— Texto apresentado —
● ● ● ● ●
Passada esta fase, e até 1908, houve diversos actos ou episódios ditatoriais, em que, como sempre acontece, não conseguindo os golpistas a sua legitimação por parte da câmara baixa (dos deputados), dissolviam-na, tal como a dos Pares, fazendo as suas nomeações por forma a garantir as necessárias maiorias.

Foi assim que ocorreu a ditadura de Costa Cabral, de 1842 a 1846, que gerou a corrupção, a compra de consciências e a traficância eleitoral, o cinismo político [Maltez] e que culminou na guerra civil iniciada com a revolução da Maria da Fonte, e entre 1907 e 1908 a de João Franco, que conduziu ao regicídio do primeiro de Fevereiro de 1908.


João Franco ocupou vários cargos na magistratura judicial, assim como várias pastas ministeriais até chegar à presidência do ministério. Dissidente do Partido Regenerador de Hintz Ribeiro, formou o Partido Regenerador Liberal (ou franquista).
● ● ● ● ●
— Dados fornecidos —
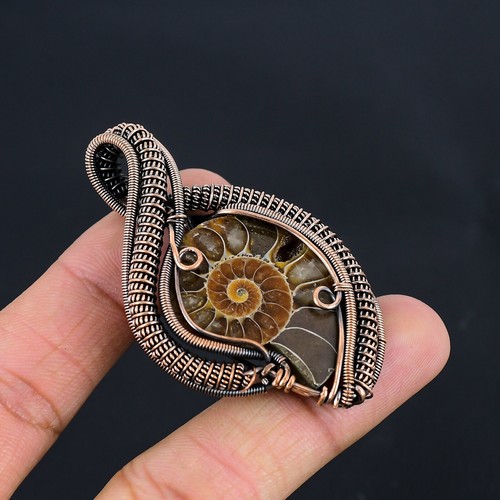 Gemma fossile ammonite filo - gemma,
● ● ● ● ●
— Instruções —
1/ Enumere tudo o que, segundo o texto apresentado, a ditadura de Costa Cabral gerou.
2/ Reescreva em forma de lista o parágrafo do texto apresentado que começa por «João Franco ocupou vários cargos», conservando os factos principais.

— Lista de soluções —
1/
- A corrupção
- A compra de consciências
- A traficância eleitoral
- O cinismo político

2/
- Ocupou vários cargos na magistratura judicial.
- Teve várias pastas ministeriais.
- Chegou à presidência do ministério.
- Foi dissidente do Partido Regenerador de Hintz Ribeiro.
- Formou o Partido Regenerador Liberal (ou franquista).